Extract:
◆ ◆ ◆ ◆

# Any Charity shops open in Dublin Bank Holiday Monday?



## Kitty (7 Jun 2010)

HI there, 

Have done a massive clear out over the weekend and have goods to drop to a charity shop - does anyone know if there are any open today - bank holiday Monday? DUblin  - south city centre - 2, 6, 8 or 12 areas?

thanks

Kitty


----------



## Sue Ellen (7 Jun 2010)

Have done the same myself in the past and had to hold onto stuff until following Saturday because of work commitments.  As the staff are voluntary workers you most likely will not find any shops open on a bank holiday.  Most of them close at 4oc or earlier on Saturdays also.


----------



## muffin1973 (7 Jun 2010)

Following on from Kitty's post, anyone know any charity shops that take shoes? I did a big clear out last weekend and my husband brought the clothes to a charity shop on Saturday, but they said they didn't take shoes?  The shoes are barely worn, some not worn at all and I'd rather give them to somewhere that could make use of them than just chuck them out.

thanks

M


----------



## Kitty (7 Jun 2010)

Thanks.  Yeah  - that's pretty much what I thought.  I tried ringing a few this morning and got no answer.  Will ring a few through the week to see what they take & what they are not interested in and make a trip next Sat.  Sorry dont know re the shoes.  
Kitty


----------



## jacobean (7 Jun 2010)

I've given shoes in at the Oxfam on Georges Street.


----------



## gillarosa (8 Jun 2010)

Don't know about BH Monday's but for reference there are about 2 / 3 charity shops on Capel Street which open on Sunday's. Most take shoes.


----------

◆ ◆ ◆ ◆

Data provided:
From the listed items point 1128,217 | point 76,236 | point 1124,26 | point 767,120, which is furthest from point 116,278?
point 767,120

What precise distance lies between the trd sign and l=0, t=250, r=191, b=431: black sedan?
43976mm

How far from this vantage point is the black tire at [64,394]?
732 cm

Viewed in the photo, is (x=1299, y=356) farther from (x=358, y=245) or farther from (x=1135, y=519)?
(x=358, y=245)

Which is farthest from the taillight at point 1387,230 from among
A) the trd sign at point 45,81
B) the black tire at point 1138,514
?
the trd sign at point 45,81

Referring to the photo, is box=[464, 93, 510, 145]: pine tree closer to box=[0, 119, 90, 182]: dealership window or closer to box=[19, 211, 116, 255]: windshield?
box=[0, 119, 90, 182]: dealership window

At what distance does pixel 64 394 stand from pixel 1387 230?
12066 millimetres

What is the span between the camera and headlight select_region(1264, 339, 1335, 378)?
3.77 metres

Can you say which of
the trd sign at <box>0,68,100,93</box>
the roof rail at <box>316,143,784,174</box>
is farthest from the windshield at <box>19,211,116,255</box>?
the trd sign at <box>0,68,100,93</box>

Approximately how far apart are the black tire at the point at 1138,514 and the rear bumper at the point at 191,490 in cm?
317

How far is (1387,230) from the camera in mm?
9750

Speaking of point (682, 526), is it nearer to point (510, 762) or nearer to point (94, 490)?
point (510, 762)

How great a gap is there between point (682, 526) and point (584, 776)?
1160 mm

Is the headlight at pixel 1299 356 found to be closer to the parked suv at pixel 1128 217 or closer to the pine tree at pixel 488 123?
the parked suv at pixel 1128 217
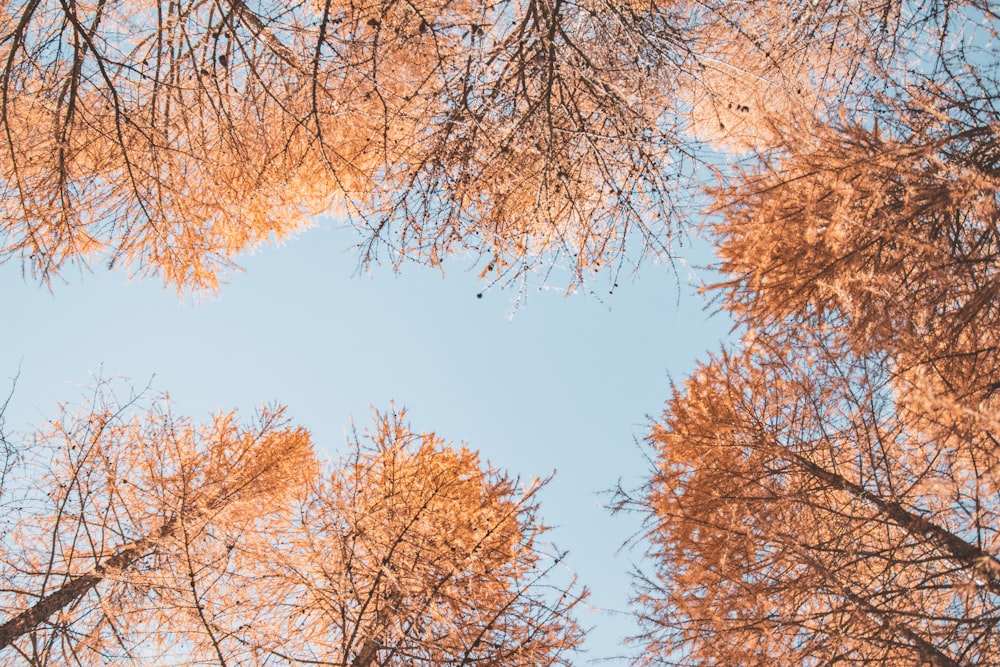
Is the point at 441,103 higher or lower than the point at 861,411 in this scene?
higher

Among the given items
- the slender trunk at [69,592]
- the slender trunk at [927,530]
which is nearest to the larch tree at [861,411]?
the slender trunk at [927,530]

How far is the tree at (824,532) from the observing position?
2.30 m

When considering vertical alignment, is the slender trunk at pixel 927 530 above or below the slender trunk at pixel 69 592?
below

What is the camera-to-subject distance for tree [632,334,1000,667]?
2.30 meters

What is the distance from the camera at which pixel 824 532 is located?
360 centimetres

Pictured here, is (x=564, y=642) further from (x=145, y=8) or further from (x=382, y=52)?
(x=145, y=8)

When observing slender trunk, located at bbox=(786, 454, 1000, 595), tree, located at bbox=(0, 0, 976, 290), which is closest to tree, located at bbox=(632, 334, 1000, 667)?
slender trunk, located at bbox=(786, 454, 1000, 595)

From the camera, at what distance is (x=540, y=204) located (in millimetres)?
2979

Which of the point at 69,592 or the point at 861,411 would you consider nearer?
the point at 861,411

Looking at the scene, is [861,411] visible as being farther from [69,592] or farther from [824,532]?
[69,592]

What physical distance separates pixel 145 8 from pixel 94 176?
111 cm

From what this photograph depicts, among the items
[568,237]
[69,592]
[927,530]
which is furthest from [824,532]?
[69,592]

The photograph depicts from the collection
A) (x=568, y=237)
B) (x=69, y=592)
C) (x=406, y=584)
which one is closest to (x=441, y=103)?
(x=568, y=237)

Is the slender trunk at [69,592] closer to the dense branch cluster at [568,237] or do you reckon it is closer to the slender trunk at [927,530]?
the dense branch cluster at [568,237]
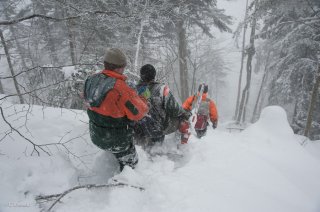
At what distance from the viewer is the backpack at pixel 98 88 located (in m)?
2.85

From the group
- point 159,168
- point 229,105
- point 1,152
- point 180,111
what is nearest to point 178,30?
point 180,111

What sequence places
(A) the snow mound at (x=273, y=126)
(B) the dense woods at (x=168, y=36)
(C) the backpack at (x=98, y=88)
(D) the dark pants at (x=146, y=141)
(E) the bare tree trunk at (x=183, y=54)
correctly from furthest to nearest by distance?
(E) the bare tree trunk at (x=183, y=54), (B) the dense woods at (x=168, y=36), (A) the snow mound at (x=273, y=126), (D) the dark pants at (x=146, y=141), (C) the backpack at (x=98, y=88)

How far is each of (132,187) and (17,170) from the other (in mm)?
1346

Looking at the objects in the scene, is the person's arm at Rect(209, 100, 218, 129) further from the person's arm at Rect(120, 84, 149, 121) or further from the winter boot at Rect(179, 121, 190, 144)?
the person's arm at Rect(120, 84, 149, 121)

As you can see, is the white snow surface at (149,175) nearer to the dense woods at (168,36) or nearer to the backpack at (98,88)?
the backpack at (98,88)

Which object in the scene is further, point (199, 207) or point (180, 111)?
point (180, 111)

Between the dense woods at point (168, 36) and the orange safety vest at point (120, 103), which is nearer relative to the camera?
the orange safety vest at point (120, 103)

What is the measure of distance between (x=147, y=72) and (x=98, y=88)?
139 centimetres

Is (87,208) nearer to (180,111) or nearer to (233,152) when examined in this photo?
(180,111)

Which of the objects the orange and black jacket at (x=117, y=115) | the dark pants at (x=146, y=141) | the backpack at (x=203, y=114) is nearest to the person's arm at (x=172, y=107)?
the dark pants at (x=146, y=141)

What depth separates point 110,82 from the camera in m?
2.85

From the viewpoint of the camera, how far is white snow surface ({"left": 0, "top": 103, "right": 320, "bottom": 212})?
8.56 ft

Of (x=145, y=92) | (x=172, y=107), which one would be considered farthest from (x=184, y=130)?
(x=145, y=92)

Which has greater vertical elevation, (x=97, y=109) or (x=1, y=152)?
(x=97, y=109)
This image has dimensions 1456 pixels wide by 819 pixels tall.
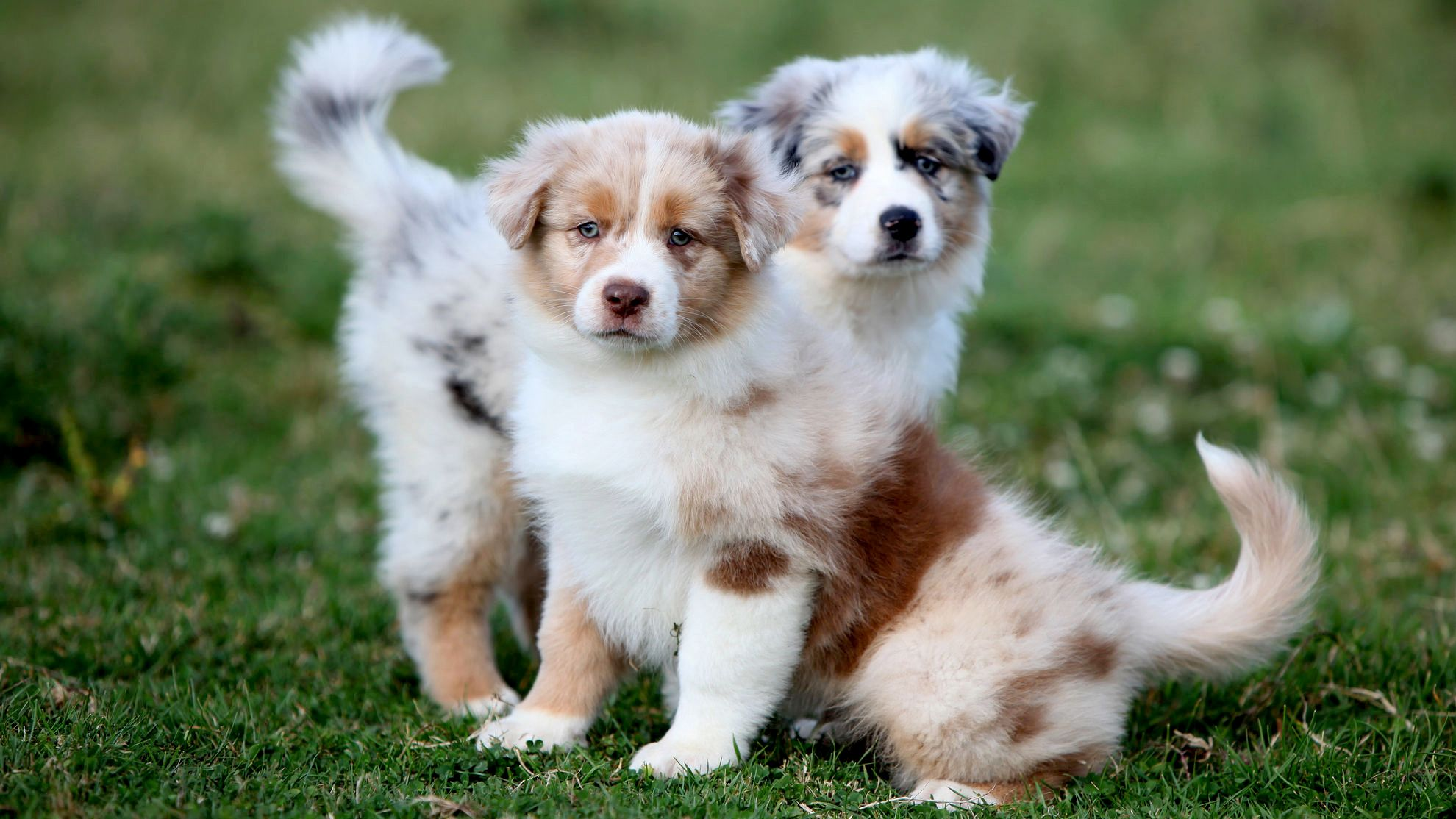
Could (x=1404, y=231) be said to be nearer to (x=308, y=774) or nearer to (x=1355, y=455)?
(x=1355, y=455)

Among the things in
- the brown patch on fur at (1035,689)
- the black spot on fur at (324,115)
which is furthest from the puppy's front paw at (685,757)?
the black spot on fur at (324,115)

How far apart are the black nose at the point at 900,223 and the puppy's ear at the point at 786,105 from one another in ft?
1.33

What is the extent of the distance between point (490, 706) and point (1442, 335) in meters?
6.40

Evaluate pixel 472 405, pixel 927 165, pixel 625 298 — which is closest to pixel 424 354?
pixel 472 405

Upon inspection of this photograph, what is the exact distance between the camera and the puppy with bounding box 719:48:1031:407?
14.1ft

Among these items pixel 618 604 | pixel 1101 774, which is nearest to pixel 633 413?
pixel 618 604

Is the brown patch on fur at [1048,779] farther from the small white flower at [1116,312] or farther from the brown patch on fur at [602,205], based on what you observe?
the small white flower at [1116,312]

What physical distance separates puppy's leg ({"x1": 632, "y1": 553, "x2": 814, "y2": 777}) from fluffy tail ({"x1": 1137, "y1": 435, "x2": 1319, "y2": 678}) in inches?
41.6

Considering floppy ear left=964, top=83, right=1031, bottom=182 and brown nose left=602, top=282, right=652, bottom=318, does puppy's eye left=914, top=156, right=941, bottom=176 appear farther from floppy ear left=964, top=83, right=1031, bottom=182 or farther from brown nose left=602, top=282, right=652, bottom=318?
brown nose left=602, top=282, right=652, bottom=318

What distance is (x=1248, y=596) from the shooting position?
3756mm

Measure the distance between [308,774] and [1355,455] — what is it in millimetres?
5223

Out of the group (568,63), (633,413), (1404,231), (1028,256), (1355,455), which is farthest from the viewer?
(568,63)

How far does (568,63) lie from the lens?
37.7 feet

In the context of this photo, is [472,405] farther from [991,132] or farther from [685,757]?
[991,132]
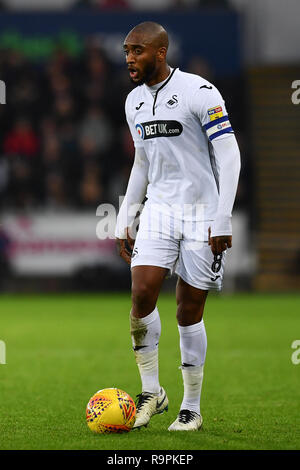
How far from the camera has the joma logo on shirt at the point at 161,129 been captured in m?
5.07

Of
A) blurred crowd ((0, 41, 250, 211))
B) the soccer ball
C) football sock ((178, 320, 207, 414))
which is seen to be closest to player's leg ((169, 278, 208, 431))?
football sock ((178, 320, 207, 414))

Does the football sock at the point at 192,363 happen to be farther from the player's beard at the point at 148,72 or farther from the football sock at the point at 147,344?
the player's beard at the point at 148,72

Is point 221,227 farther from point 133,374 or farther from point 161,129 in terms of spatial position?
point 133,374

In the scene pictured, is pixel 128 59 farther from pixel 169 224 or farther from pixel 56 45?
pixel 56 45

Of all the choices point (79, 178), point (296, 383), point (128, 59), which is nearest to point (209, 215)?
point (128, 59)

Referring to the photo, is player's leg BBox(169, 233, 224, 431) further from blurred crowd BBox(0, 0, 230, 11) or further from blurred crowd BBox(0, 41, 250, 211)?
blurred crowd BBox(0, 0, 230, 11)

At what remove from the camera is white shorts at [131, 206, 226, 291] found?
5090 mm

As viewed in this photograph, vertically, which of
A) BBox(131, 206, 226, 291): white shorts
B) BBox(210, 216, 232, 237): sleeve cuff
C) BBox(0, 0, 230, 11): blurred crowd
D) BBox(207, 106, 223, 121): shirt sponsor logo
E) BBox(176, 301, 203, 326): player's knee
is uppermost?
BBox(0, 0, 230, 11): blurred crowd

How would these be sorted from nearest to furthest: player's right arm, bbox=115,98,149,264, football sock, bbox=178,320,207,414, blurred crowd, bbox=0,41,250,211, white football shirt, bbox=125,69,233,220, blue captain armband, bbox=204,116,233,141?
1. blue captain armband, bbox=204,116,233,141
2. white football shirt, bbox=125,69,233,220
3. football sock, bbox=178,320,207,414
4. player's right arm, bbox=115,98,149,264
5. blurred crowd, bbox=0,41,250,211

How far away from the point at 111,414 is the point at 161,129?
151 centimetres

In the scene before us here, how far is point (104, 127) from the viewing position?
1705 centimetres

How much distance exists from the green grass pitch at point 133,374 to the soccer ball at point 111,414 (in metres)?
0.07

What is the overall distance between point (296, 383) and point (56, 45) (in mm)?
11630

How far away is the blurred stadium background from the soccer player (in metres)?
10.2
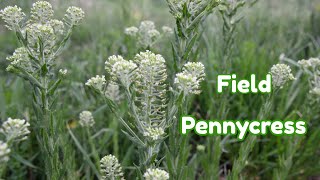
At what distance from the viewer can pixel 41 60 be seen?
5.30ft

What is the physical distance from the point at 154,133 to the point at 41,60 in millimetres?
560

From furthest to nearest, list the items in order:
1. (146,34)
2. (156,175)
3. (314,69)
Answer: (146,34)
(314,69)
(156,175)

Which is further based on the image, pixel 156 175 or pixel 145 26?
pixel 145 26

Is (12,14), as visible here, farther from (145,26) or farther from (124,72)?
(145,26)

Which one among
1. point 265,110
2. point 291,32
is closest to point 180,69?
point 265,110

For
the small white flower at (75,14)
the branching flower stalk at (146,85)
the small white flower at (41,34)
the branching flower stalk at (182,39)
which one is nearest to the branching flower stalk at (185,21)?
the branching flower stalk at (182,39)

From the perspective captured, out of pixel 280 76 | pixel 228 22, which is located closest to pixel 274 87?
pixel 280 76

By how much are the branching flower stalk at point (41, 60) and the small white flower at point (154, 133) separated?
1.34ft

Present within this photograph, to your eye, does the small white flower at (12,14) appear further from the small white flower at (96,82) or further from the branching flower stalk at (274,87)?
the branching flower stalk at (274,87)

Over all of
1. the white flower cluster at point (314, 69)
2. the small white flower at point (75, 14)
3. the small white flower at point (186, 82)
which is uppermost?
the small white flower at point (75, 14)

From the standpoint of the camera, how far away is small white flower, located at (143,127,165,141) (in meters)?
1.43

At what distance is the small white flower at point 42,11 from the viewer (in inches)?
66.5

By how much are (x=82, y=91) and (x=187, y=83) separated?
5.98 ft

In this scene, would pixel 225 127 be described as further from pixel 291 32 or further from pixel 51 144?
pixel 291 32
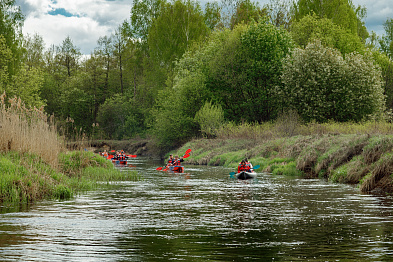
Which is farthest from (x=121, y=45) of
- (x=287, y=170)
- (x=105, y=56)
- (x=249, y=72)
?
(x=287, y=170)

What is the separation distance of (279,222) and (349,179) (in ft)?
39.5

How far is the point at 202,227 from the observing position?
1238 cm

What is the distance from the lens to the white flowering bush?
4588 centimetres

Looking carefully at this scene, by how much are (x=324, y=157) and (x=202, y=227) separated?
16.9 metres

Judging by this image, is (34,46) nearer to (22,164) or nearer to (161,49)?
(161,49)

◆ ◆ ◆ ◆

Complete the following:
1) In the charity shop thread, what reason is given for most shops likely being closed on a bank holiday?
2) From the charity shop thread, reproduce the passage starting with "## Sue Ellen" and going on through "chuck them out.".

Results in order:
1) The staff are voluntary workers.

2)
## Sue Ellen (7 Jun 2010)

Have done the same myself in the past and had to hold onto stuff until following Saturday because of work commitments.  As the staff are voluntary workers you most likely will not find any shops open on a bank holiday.  Most of them close at 4oc or earlier on Saturdays also.


----------



## muffin1973 (7 Jun 2010)

Following on from Kitty's post, anyone know any charity shops that take shoes? I did a big clear out last weekend and my husband brought the clothes to a charity shop on Saturday, but they said they didn't take shoes?  The shoes are barely worn, some not worn at all and I'd rather give them to somewhere that could make use of them than just chuck them out.